Information prochainement sur le site du CREDOF : http://credof.u-paris10.fr/
Actualités droits-libertés du 4 janvier 2010 par Véronique Champeil-Desplats
COMMISSION NATIONALE CONSULTATIVE DES DROITS DE L’HOMME
Communiqué de presse - lundi 4 janvier
La Commission Nationale Consultative des Droits de l’Homme (CNCDH) a adopté un avis sur la traite et l’exploitation des êtres humains en France.
Au tournant du XXIe siècle, la traite des êtres humains est redevenue un sujet de préoccupation majeure aux niveaux international, régional et national. Plusieurs textes internationaux ayant force contraignante ont été successivement adoptés, en particulier le Protocole des Nations Unies dit de Palerme (2000) et la Convention européenne dite de Varsovie (2005). Alors que le Protocole de Palerme met l’accent sur la répression de la traite, la Convention de Varsovie insiste davantage sur la protection des victimes et la garantie de leurs droits.

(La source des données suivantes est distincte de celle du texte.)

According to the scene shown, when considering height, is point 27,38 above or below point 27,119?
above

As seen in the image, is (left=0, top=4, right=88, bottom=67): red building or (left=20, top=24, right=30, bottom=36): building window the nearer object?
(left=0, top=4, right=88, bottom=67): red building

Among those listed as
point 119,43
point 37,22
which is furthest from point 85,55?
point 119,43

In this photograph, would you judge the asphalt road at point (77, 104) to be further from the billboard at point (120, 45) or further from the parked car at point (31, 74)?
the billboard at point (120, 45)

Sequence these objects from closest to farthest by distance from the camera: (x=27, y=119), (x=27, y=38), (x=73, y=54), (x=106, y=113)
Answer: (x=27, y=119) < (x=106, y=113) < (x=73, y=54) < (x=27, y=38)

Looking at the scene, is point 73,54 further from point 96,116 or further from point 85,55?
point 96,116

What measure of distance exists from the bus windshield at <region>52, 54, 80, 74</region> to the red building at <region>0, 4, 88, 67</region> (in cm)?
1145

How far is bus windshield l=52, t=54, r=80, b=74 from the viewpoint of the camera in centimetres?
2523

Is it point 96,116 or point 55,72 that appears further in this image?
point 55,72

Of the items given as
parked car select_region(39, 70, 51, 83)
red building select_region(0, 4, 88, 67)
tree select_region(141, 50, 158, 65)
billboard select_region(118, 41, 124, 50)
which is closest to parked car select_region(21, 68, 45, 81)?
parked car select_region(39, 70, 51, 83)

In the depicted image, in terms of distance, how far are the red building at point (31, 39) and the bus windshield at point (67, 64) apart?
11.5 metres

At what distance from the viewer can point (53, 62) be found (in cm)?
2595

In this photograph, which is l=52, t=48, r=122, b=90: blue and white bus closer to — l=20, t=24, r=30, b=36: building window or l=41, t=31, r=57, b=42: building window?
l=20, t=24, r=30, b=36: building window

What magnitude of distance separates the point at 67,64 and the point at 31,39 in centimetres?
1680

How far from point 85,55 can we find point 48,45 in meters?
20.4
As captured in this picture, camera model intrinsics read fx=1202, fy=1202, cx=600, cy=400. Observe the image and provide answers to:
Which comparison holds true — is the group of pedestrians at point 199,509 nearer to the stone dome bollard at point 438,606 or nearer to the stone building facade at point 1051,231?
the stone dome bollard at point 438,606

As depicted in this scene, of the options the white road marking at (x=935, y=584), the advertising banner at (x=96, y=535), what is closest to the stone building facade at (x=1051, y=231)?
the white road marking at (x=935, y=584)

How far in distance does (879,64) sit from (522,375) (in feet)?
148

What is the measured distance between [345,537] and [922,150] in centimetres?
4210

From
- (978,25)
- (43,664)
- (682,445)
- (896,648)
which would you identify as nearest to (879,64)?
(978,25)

Bien que la France ait ratifié l’un et l’autre, «de nombreuses personnes victimes de traite ou d’exploitation accèdent difficilement à la justice et bénéficient rarement de l’accompagnement nécessaire à leur rétablissement, en particulier lorsqu’elles sont étrangères et en situation irrégulière », souligne M. Yves Repiquet, Président de la CNCDH. Il rappelle à cet égard que « la répression de l’immigration irrégulière ne devrait pas remettre en question la protection des étrangers contre la traite et l’exploitation protection qui constitue un droit absolu selon la Convention européenne des droits de l’homme (Recommandation 26) ».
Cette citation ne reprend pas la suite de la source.